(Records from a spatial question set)

(begin)

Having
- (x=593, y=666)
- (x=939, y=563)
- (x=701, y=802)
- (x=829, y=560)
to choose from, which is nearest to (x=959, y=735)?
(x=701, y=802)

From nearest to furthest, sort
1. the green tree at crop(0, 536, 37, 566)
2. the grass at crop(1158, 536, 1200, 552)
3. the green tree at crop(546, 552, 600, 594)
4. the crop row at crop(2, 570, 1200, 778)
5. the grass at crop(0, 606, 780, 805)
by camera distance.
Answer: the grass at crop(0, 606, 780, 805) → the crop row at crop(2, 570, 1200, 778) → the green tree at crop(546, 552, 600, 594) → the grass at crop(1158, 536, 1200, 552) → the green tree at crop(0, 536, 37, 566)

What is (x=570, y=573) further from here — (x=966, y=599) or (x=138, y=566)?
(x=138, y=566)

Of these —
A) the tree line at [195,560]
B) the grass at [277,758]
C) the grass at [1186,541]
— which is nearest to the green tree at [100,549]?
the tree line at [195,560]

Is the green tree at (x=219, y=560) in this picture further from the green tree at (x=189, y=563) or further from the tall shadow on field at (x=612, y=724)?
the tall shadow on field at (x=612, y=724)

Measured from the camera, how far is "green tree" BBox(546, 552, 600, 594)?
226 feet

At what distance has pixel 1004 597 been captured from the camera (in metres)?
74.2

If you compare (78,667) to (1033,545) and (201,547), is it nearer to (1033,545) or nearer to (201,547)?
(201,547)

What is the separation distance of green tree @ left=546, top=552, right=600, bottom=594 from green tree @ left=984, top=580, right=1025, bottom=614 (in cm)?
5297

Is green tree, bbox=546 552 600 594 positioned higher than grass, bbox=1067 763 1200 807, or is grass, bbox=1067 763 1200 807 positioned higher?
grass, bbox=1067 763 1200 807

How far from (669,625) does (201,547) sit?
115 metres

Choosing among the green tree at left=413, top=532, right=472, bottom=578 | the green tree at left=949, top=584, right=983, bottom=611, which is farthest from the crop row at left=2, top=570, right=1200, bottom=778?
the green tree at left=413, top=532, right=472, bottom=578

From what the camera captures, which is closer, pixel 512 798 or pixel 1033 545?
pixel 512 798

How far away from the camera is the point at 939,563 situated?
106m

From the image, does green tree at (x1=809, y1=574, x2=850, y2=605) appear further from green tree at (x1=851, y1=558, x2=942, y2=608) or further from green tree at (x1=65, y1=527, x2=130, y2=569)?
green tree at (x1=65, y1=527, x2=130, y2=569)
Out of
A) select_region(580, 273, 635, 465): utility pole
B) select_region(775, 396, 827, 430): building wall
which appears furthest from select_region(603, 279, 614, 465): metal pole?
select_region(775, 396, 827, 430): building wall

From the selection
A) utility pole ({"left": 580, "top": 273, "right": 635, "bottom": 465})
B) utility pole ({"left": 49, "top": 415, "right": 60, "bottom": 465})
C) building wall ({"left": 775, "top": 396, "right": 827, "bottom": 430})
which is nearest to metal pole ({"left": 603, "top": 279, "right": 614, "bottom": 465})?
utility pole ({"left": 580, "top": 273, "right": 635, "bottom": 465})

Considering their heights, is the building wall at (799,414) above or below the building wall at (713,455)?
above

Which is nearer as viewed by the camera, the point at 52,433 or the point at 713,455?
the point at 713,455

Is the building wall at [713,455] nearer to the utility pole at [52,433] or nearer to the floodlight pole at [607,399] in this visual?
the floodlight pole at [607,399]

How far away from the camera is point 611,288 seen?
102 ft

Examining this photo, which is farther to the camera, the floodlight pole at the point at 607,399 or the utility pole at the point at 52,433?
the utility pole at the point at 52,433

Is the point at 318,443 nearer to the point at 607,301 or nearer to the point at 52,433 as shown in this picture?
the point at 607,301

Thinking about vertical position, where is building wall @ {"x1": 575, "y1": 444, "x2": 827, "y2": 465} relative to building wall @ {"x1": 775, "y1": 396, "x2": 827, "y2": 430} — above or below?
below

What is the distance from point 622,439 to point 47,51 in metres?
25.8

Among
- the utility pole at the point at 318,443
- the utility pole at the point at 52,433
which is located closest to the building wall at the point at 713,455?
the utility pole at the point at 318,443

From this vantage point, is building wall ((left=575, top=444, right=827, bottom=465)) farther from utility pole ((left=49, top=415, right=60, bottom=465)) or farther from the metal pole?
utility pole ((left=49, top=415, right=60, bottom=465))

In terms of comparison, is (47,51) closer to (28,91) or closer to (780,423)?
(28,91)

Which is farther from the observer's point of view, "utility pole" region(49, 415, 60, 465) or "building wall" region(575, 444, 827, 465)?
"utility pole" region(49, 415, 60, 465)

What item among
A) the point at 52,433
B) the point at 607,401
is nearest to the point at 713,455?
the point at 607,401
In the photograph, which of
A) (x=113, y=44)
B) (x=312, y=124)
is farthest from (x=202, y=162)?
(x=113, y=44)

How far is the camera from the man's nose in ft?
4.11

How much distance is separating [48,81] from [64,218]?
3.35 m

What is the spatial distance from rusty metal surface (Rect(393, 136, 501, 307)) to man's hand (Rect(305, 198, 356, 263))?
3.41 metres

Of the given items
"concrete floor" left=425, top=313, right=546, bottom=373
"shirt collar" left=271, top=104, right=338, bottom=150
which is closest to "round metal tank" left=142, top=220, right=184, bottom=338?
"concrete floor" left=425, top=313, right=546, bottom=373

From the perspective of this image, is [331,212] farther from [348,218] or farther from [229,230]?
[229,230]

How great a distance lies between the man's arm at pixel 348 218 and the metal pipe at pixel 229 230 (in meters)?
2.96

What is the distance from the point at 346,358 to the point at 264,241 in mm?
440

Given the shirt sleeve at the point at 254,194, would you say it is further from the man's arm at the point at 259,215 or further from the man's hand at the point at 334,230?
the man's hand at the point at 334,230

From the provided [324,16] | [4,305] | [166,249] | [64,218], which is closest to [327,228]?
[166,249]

(end)
(begin)

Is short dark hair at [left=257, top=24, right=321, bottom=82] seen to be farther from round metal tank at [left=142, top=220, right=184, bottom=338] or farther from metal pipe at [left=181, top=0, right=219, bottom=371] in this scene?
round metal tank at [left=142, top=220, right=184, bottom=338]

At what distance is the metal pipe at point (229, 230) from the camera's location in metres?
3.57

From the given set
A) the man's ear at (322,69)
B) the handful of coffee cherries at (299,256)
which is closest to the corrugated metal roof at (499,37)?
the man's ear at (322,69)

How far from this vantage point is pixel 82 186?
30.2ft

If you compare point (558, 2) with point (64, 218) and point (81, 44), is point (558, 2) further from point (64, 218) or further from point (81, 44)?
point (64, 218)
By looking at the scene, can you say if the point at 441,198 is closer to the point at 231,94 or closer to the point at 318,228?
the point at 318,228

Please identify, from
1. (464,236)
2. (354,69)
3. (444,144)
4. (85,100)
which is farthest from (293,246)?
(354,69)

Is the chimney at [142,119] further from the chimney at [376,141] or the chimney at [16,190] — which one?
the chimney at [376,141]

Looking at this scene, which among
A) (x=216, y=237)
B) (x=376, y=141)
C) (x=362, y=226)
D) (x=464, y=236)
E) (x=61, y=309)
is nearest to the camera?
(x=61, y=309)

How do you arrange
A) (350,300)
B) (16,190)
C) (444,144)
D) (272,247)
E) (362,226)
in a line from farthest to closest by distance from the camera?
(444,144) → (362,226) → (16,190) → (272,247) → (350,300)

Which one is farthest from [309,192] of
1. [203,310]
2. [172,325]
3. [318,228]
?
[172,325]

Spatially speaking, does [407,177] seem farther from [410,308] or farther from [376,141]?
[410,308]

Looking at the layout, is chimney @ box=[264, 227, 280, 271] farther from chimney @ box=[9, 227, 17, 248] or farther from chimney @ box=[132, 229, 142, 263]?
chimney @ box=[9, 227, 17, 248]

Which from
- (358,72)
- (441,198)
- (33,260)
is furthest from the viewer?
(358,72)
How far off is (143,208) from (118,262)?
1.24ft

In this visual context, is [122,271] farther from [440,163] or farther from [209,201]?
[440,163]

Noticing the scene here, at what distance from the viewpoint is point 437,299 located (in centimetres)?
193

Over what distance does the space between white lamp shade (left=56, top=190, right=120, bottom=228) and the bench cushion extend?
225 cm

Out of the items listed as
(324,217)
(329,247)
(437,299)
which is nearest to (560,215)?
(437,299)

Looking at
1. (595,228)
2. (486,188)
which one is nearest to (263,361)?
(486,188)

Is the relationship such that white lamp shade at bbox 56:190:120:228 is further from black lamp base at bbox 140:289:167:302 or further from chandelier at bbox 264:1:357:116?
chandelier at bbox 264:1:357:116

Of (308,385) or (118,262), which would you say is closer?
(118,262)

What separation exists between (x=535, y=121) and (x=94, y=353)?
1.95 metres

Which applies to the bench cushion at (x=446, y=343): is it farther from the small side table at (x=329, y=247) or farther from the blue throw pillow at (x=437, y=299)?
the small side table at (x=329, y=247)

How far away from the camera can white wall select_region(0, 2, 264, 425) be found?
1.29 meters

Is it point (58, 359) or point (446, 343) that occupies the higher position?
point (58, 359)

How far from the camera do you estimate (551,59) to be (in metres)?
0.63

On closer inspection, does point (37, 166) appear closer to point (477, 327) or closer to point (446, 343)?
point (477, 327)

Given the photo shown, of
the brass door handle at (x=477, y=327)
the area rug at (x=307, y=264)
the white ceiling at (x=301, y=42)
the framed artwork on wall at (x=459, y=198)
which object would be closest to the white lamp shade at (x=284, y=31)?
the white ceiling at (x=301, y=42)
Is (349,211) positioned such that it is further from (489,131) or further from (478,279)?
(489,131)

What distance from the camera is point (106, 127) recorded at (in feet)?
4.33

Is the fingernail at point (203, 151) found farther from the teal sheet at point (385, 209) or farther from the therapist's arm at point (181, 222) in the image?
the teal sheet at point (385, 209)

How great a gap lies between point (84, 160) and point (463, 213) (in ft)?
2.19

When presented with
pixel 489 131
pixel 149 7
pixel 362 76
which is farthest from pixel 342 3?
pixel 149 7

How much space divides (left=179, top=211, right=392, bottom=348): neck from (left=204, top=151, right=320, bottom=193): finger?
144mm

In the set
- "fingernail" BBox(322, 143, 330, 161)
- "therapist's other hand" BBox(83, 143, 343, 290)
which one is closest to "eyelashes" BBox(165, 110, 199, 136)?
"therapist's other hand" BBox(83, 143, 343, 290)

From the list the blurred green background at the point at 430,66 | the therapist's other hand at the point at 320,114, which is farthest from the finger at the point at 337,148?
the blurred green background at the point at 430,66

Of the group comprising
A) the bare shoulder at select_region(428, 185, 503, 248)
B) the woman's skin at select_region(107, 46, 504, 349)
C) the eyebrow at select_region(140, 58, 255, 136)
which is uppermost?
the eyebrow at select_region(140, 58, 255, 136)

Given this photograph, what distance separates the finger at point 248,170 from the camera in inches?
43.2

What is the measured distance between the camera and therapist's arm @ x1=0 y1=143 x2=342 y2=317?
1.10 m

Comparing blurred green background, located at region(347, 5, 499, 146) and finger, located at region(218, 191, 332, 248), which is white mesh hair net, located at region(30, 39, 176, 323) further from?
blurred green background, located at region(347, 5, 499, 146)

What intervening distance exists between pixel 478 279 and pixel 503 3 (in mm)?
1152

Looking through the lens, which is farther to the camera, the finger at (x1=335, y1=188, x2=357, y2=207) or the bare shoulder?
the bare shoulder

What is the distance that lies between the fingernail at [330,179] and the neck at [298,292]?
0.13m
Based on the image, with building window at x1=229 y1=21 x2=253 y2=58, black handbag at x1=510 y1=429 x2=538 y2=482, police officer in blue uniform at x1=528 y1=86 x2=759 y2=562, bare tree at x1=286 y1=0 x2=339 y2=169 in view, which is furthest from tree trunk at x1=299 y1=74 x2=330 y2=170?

(end)

# SET EXERCISE
Rewrite the stretch from the line containing "Examining this photo, which" through the line containing "3.41 metres", substituting "brick wall" for every "building wall" and leaving everything else unchanged.

# SOLUTION
Examining this photo, which is farther to the camera, the floodlight pole at the point at 607,399 or the utility pole at the point at 52,433?
the utility pole at the point at 52,433

Is the point at 318,443 nearer to the point at 607,301 or nearer to the point at 52,433 as shown in this picture?
the point at 607,301

Thinking about vertical position, where is brick wall @ {"x1": 575, "y1": 444, "x2": 827, "y2": 465} relative to brick wall @ {"x1": 775, "y1": 396, "x2": 827, "y2": 430} — above or below?
below

What is the distance from point 622,439 to point 47,51 in metres?
25.8

Among
- the utility pole at the point at 318,443
- the utility pole at the point at 52,433
which is located closest to the brick wall at the point at 713,455?
the utility pole at the point at 318,443

From this vantage point, is brick wall ((left=575, top=444, right=827, bottom=465)) farther from utility pole ((left=49, top=415, right=60, bottom=465)) or farther from the metal pole?
utility pole ((left=49, top=415, right=60, bottom=465))

In terms of comparison, is (47,51) closer to (28,91) or closer to (780,423)?
(28,91)

Which is farther from the observer's point of view, "utility pole" region(49, 415, 60, 465) or "brick wall" region(575, 444, 827, 465)?
"utility pole" region(49, 415, 60, 465)

What item among
A) the point at 52,433
B) the point at 607,401
is nearest to the point at 713,455?
the point at 607,401
In the photograph, which of
A) (x=113, y=44)
B) (x=312, y=124)
is farthest from (x=202, y=162)?
(x=113, y=44)

How far is the camera from the man's nose in ft?
4.11

How much distance is separating [48,81] from [64,218]?
3.35 m

What is the spatial distance from rusty metal surface (Rect(393, 136, 501, 307)) to man's hand (Rect(305, 198, 356, 263))?
3.41 metres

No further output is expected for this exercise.